La’Shardae Scott, an experienced social worker and the mother of two young sickle cell warriors, surveys the obstacles faced by people living with sickle cell disease, including frequent discrimination. She explains how social workers can use empowerment theory to help patients and families move forward

By La’Shardae Scott, candidate for a doctorate in social work, CEO and president of the Scott Center for Observation, Treatment and Transition

La’Shardae Scott, an experienced social worker and the mother of two young sickle cell warriors, surveys the obstacles faced by people living with sickle cell disease, including frequent discrimination.

An irreversible transformation

I am the mother of three young kings: Eric (12), Emory (8), and Evan (6). I used to feel that my journey as a parent would be “normal”—although I am not exactly sure if there is a normal in parenting. In 2015 and 2016, my life underwent a transformation that will never be reversed.

When my husband and I learned that Emory and Evan had sickle cell disease, I was suddenly forced to deal with the unexpected. I had significant personal challenges caring for my two sickle cell warriors—I could not even work for the first two years of Emory’s life owing to his frequent hospitalisations. But the chronic nature of my son’s condition didn’t stop me from exhaustively researching the disease.

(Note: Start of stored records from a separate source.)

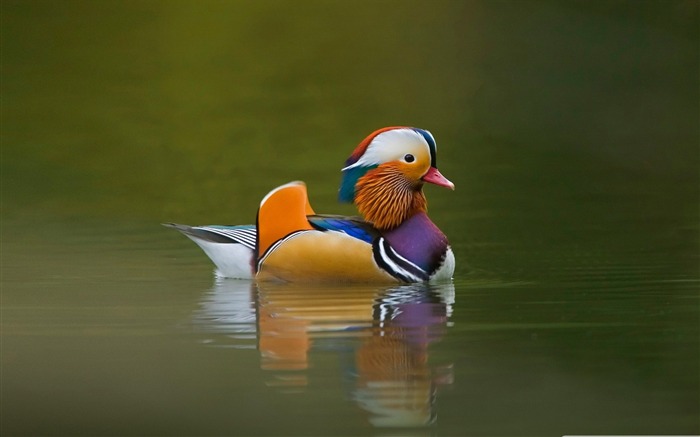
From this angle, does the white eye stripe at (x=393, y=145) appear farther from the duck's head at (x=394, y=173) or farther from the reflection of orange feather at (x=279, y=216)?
the reflection of orange feather at (x=279, y=216)

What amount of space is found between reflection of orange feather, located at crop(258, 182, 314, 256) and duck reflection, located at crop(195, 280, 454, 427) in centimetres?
27

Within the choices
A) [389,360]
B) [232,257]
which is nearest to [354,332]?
[389,360]

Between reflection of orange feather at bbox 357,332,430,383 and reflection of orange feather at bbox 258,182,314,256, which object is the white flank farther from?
reflection of orange feather at bbox 357,332,430,383

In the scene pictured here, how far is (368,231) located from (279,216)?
0.52 metres

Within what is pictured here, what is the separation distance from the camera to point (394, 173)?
27.6ft

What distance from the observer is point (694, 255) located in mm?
9320

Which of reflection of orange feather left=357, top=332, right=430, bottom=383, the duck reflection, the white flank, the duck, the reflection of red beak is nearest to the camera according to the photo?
the duck reflection

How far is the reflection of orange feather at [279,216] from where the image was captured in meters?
8.42

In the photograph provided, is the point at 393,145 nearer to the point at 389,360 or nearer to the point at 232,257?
the point at 232,257

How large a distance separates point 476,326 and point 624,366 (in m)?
1.05

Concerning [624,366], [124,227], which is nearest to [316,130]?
[124,227]

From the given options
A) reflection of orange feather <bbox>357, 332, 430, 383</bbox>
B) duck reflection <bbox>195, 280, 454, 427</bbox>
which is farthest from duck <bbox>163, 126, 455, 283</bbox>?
reflection of orange feather <bbox>357, 332, 430, 383</bbox>

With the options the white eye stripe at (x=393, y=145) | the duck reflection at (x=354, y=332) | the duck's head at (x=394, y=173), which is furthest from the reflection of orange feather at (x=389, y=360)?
the white eye stripe at (x=393, y=145)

  • Sickle cell disease is a group of inherited red blood cell disorders, in which the red blood cells become rigid and sticky and look like a C-shape or farm sickle, causing pain throughout the body.1
  • Sickle cell anaemia is usually the most severe form of the disease.2
  • Sickle cell disease is particularly common in people with an African or Caribbean family background.3

When he was only four, Eric, my eldest, began to wonder why his younger brother had to spend so much time in the hospital. In response, my husband and I wrote a children’s book titled What Dr. Shurney Taught Me (available for free on Amazon Kindle) to explain what sickle cell disease is, why Emory has to take it easier than most kids, and why he refuses to let the disease define him, despite the extreme pain he often experiences.

My experiences as a mother have shown me how hard it can be for the sickle cell community to find competent medical professionals and to convey their needs. As the CEO and president of the non-profit organisation Scott Center for Observation, Treatment and Transition, I am deeply committed to highlighting the plight of people affected by sickle cell disease and helping them overcome their challenges.

Social workers are trained to help their clients feel better, make good things happen in their lives, help them fight against unfairness, and give them compassion.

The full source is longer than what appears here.